Une rangée de larmes supplémentaires vient caresser les sillons des précédentes. Parce que je sais pertinemment que c'est ce dont Mathieu a envie, que je le laisse tout voir. Mais si c'était si facile, je l'aurais déjà fait, je me serais pas levée du lit, j'aurais juste été me coller à son dos tout à l'heure.

Je peux pas rester là. Je peux pas attendre qu'il se lève. Je veux surtout pas qu'il comprenne tout à l'heure en voyant mes yeux rouges que j'ai pas eu ce qu'il fallait pour venir le chercher. Il va avoir mal encore, apparemment je sais faire que ça.

Pour l'instant.

J'ai peut-être pas le courage qu'il faut pour aller le réveiller, mais j'ai accumulé assez depuis tout à l'heure pour attraper mon téléphone, et appeler.

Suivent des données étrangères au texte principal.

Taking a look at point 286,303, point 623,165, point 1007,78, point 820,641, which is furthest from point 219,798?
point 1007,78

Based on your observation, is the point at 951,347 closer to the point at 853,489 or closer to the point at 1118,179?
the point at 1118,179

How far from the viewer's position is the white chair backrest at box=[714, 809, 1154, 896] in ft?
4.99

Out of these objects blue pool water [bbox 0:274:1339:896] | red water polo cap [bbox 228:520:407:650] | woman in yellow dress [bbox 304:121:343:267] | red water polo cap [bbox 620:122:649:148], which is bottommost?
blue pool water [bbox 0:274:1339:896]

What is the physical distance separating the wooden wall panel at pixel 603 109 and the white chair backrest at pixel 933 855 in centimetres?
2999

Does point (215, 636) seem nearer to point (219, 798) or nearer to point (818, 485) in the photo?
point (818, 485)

Ça sonne de l'autre côté, une fois, deux fois, trois fois.

- Lili ? Dao lâche. Mimi va bien, j'te jure que j'ai pas fait de dinguerie, il dort et tout.

- Ça va pas, je chuchote, la voix qui tremble. Dao, c'est dur d'aller le réveiller.

Il me répond pas tout de suite, je l'entends refermer une porte derrière lui, puis le bruit du canapé qui s'affaisse.

- T'appelles parce que t'as envie d'y aller Lili, il lâche calmement. T'sais qu'il a fait la même la première fois ?

- De quoi ? Je fronce les sourcils.

- Il va me tuer de te l'avoir dit, je le vois presque faire son sourire sadique de l'autre côté du téléphone. À Barcelone. S'il t'a réveillée après son cauchemar, pour venir dormir avec toi, c'est parce que je l'avais eu au téléphone juste avant. Il flippait sa race.